··· Ausgewählter Textauszug

Ein Gespenst geistert wieder durch Österreich, das nach allgemeiner Ubereinkunft eigentlich längst gebannt sein sollte: der Antisemitismus. Gemeint ist jene Mischung aus Vorurteil und Angst, aus Schuldzuweisung und Uberlegenheitsgefühl, aus Intoleranz und Unverständnis gegenüber Menschen jüdischer Herkunft, gegenüber „den Juden“ schlechthin, die den Nährboden für deren Diskriminierung und — in letzter Konsequenz — physische Verfolgung bereitet.

Kaum vierzig Jahre nach dem Holocaust, der Vertreibung und Ermordung von Millionen Juden in ganz Europa durch deutsche und österreichische Nationalsozialisten, wirft die Vergangenheit wieder lange Schatten auf die Gegenwart. Vor der Wiederbelebung, vor dem „Wiederaufflammen“ antisemitischer Ressentiments wird gewarnt.

Jagt man dabei bloß ein Phantom? Oder halten sich tatsächlich in Österreich hartnäckig antijüdische Stereotypen? Und wenn ja, in welchem Ausmaß?

Die Erkundung antisemitischer Einstellungen in der Bevölkerung ist nicht leicht. Kaum einer, der die Frage „Sind Sie ein Antisemit?“ mit einem Ja beantwortet. Daher wird versucht, mit einem ganzen Bündel von Fragen dem Phänomen auf die Spur zu kommen.

······

### Deine Aufgabe:
Schreib den Text über Antisemitismus in Österreich weiter und knüpf dabei direkt an seinen letzten Satz an.

··· Gezeigte Angaben

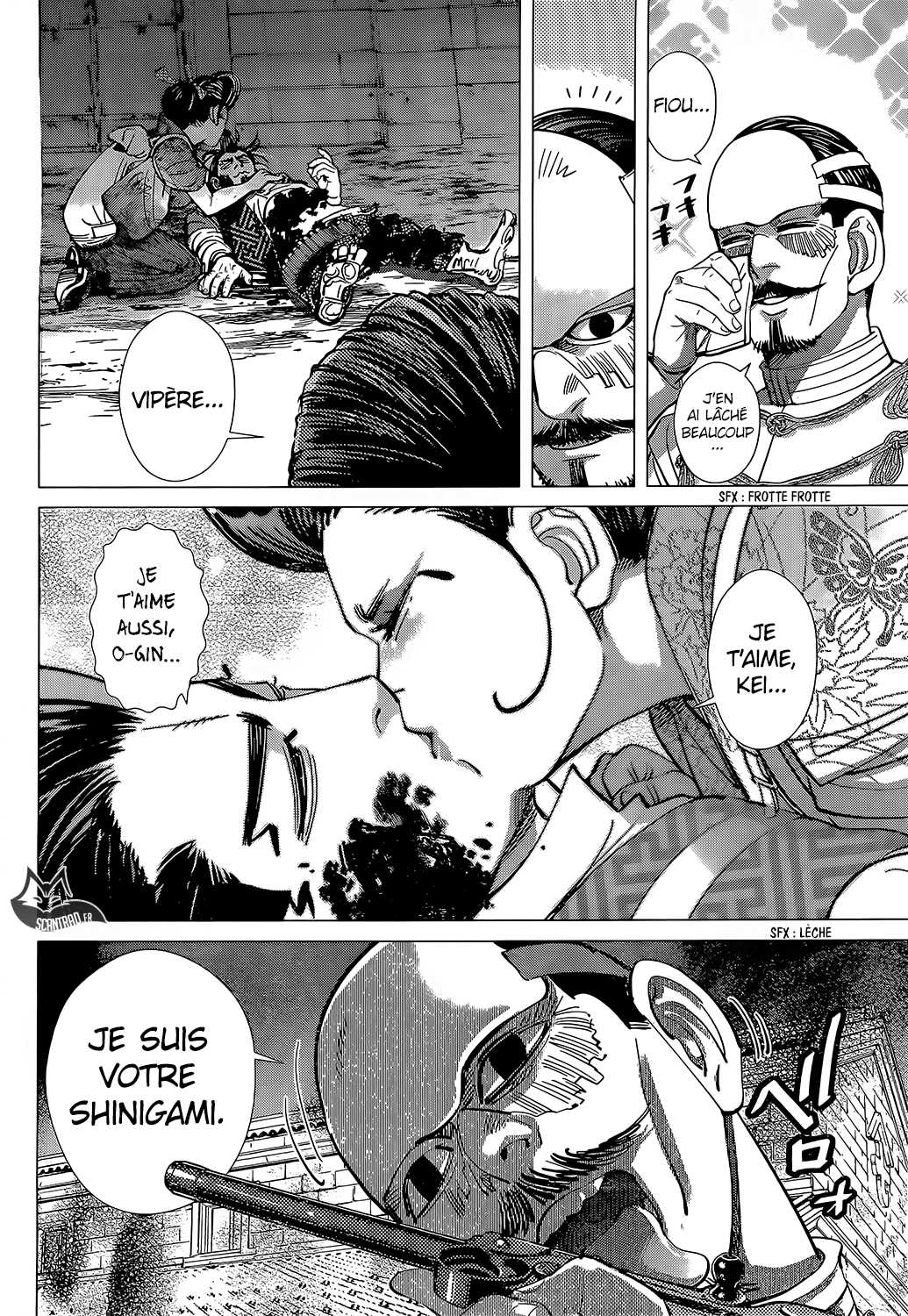 Read Golden Kamuy FR Manga Online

······

### Deine Antwort:
Zum Beispiel hat das Linzer

„Imas“-Institut 1973 einen sogenannten Antisemitismusindex erstellt, dem fünf Behauptungen zugrunde liegen:

• Es wäre für Österreich besser, keine Juden im Land zu haben.

• Ich würde keinen Juden heiraten. ,

• Wenn ein Jude etwas Gutes tut, dann tut er es meistens aus Berechnung.

• Die meisten Juden sind feige.

• Die meisten Juden sind geizig und raffgierig.

30 Prozent der Befragten haben keiner dieser Behauptungen zugestimmt. 46 Prozent bejahten eine oder zwei der genannten Feststellungen. Ihnen kann eine schwache antisemitische Neigung unterstellt werden. Fast ein Viertel der Befragten gab drei, vier oder fünf Behauptungen seine Zustimmung. Diesen fast 25 Prozent der Österreicher können demnach latente, verfestigte bis starke antisemitische Neigungen zugesprochen werden.

Im wesentlichen hat sich an dieser Meinungsstruktur - vergleicht man Umfragen mit ähnlichen Fragestellungen in den letzten Jahren — wenig geändert.

Mit drei Stereotypen wollte im Juni 1985 eine Umfrage der Arbeitsgemeinschaft für Informati-ons- und Medienforschung (FURCHE 30/1985) zum „harten Kern“ der Antisemiten vordringen:

• Für einen NichtJuden ist es oft schwer, wenn er einem Juden die Hand gibt, einen gewissen körperlichen Widerwillen zu unterdrük-ken.

• Eigentlich müßte man den Nazis dankbar sein, daß sie die Juden aus Österreich vertrieben haben.

• Die Juden haben einen schlechten Einfluß auf Kultur und Zivilisation.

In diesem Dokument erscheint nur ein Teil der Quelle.